FINN

I have spoken to family and friends who knew Toby. In his short life he made an impact on everyone he met. Beloved by his immediate and extended family, Toby was an enthusiastic, excited and adventurous little boy. Toby’s parents have asked his Uncle Conor to say some words on their behalf.

It never occurred to Finn his father wouldn’t come. But since the first phone call, when Finn broke down completely trying to convey the news, he hadn’t spoken to his father. He’d called, but John could never come to the phone. Helen, who’d stayed in Hobart to be with him, took the calls and tried to reassure Finn. ‘He’s in shock,’ she said. ‘You know he’d be there if he could.’

Edmund and Conor, his agent and his brother, were the ones who stuck hard by him. They let him go only at the end of each evening, when he dragged himself upstairs and joined Bridget and they lay in numb silence. Finn would grope for her hand, or pull her into his arms. They’d cry together. But it was like she wasn’t really there.

Even today, as they’d dodged hurriedly into the front row of the chapel, Bridget had let him go in first and then allowed Jarrah to sit between them. There was no arrangement of their reduced family that could be right for this, but Finn wished Bridget were next to him. He couldn’t even see her properly.

When the celebrant nodded at Conor to indicate it was time for him to come up and speak, Finn glanced back as Conor stood. As they’d walked in, he’d half noticed the chapel was crowded, but he saw now there wasn’t an empty seat anywhere.

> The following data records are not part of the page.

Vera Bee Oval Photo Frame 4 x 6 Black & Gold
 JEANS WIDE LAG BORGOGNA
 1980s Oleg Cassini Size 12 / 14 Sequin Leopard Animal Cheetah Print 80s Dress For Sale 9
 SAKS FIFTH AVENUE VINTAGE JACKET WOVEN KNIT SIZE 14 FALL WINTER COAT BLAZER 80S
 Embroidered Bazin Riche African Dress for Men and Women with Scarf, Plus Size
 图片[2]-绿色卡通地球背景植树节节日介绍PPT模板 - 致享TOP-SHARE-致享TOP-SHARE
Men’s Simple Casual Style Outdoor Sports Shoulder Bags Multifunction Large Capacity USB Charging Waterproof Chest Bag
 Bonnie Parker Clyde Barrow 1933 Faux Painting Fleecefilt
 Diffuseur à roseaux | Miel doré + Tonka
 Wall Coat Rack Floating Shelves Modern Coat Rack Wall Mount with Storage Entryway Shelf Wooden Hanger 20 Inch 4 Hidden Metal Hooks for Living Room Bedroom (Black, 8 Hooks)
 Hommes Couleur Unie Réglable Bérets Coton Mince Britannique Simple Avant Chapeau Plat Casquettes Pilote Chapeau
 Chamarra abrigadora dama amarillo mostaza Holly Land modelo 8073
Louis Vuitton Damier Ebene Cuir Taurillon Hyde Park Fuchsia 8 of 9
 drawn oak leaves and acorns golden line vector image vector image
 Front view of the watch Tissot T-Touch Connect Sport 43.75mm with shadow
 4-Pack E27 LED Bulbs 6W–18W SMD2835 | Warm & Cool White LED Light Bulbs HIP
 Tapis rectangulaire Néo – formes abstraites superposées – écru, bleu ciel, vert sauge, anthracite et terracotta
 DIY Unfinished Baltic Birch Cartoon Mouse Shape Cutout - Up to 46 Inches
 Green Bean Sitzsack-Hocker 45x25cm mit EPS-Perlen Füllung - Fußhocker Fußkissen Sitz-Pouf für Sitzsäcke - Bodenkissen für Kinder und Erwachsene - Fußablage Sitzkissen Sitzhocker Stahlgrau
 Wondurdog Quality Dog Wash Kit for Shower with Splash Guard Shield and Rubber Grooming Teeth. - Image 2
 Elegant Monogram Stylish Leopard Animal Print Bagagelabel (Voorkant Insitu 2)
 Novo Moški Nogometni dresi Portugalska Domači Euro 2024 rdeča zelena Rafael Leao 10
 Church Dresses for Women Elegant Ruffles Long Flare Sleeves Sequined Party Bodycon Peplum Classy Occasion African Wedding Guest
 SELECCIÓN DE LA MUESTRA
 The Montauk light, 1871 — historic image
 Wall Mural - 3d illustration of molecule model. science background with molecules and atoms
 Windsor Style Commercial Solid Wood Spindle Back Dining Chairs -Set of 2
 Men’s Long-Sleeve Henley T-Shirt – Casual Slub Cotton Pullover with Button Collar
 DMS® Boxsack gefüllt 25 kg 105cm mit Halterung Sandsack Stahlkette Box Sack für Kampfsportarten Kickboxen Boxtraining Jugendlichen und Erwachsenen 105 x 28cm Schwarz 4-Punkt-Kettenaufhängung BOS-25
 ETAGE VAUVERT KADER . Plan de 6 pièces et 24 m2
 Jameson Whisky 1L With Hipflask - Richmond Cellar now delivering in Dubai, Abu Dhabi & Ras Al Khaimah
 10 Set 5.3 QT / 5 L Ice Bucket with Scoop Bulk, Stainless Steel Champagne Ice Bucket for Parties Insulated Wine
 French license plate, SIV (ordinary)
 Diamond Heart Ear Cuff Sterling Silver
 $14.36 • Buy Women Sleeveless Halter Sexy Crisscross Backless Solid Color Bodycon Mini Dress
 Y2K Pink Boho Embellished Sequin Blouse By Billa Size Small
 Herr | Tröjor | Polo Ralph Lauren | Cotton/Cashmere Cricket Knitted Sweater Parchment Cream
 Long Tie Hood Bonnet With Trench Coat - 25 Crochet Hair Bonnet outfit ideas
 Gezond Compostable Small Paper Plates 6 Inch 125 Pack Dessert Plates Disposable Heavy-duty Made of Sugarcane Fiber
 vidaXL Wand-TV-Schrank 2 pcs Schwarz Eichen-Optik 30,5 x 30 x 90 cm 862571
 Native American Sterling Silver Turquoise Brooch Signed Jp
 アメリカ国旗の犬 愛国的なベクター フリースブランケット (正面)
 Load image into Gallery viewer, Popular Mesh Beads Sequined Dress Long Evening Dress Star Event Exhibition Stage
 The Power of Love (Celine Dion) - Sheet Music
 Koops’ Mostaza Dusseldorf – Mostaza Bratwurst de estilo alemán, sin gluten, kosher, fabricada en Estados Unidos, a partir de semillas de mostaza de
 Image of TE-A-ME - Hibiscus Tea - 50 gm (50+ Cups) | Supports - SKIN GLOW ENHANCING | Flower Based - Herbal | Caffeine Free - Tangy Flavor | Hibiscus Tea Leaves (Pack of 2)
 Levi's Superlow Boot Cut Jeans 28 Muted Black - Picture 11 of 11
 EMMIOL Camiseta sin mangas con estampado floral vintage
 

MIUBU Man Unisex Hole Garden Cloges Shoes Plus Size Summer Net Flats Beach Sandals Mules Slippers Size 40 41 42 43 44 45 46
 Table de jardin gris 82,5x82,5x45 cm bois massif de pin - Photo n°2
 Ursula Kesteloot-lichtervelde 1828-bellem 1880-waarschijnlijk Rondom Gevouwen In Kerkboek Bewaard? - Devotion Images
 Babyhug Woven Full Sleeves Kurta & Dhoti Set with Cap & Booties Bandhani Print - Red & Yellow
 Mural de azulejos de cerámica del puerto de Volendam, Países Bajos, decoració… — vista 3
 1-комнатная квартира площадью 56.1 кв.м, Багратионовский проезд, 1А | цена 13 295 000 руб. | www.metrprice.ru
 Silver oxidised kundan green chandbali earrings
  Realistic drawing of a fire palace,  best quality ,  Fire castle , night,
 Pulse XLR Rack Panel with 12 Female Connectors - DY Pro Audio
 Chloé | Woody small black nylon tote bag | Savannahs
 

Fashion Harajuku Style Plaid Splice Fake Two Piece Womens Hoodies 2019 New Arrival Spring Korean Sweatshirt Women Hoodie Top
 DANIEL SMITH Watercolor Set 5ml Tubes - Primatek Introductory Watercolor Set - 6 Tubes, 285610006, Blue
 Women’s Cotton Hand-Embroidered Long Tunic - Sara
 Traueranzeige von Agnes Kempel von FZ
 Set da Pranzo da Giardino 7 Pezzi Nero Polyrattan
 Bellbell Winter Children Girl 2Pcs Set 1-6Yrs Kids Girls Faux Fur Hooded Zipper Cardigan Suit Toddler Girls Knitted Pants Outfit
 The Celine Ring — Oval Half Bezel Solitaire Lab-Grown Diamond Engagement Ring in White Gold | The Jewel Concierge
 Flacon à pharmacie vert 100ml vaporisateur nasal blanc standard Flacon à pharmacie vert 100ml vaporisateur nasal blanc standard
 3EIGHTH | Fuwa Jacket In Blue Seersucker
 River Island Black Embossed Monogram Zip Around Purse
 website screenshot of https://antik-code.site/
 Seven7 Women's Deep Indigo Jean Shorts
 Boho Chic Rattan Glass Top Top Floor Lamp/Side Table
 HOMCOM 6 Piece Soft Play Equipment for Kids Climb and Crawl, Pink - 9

People were standing at the back. Apart from the people in the first two rows, Finn knew no one.

As Conor fumbled with his notes and tried to steady his voice, Finn found himself blanking out.

Home was Hobart. How had he ever thought he could live elsewhere? They’d had friends, good friends. Family. He hadn’t been able to walk around the Farm Gate Market on a Sunday morning without stopping every few metres to catch up with someone. Hobart knew them. He hadn’t put in the effort up north. Thought there’d be plenty of time once they settled. He hadn’t made a single proper friend, he realised. He was an alien in Murwillumbah. It had been wrong from the start.

He had to collect Toby’s ashes and then figure out how to get the family back home. He’d take what remained of his son and they’d climb the mountain and scatter him at the top and know that he looked over them always.

Sandra had called, the day after Toby died. The news must have flashed around Hobart and found her. Finn’s sister Mary, tasked with answering the endlessly ringing phone at their house this past week, had come and found him with the handset.

‘Oh, Finn,’ Sandra said when he took it. Two words, full of compassion, and they were enough to bring him undone.

He took the phone outside, onto the grass, and she waited silently on the end of the line while he sobbed, and even the silence was somehow different, was somehow laden with knowing and understanding and not needing words.

After what felt like forever, Finn recovered enough to blow his nose and breathe.

‘I’ll come, if you want me,’ she said.

Finn had looked up at the house. Bridget stood in the doorway. She wasn’t even watching him. She was staring blankly into the far corner of the garden, as if he didn’t exist.

‘I don’t know,’ he said.

Sandra paused. ‘Hans can’t understand why I’m not there. He sends his love to you both. God, I’m sorry it’s such a mess. I wish I could just get on a plane. I wish I could help.’

Finn heaved a shuddering sigh.

‘Should I call her?’

Finn looked over at Bridget again. ‘I don’t think she can handle anything else.’

‘If it feels right, tell her I’m sending my love.’

‘I’d better go,’ he’d said. Hung up and felt the most alone he’d ever been.

Except, perhaps, for the funeral. As Conor read, Finn heard the sounds of weeping echoing through the chapel. People who didn’t know them, who didn’t know him or Toby or their family. Were they the same ones who came in the night and laid down flowers and teddy bears and battery-powered candles in little glasses? The ones who’d left the notes about their little angel, the ones who’d promised to pray for them, who’d turned the front fence into a shrine?

He didn’t want it, this kindness from strangers.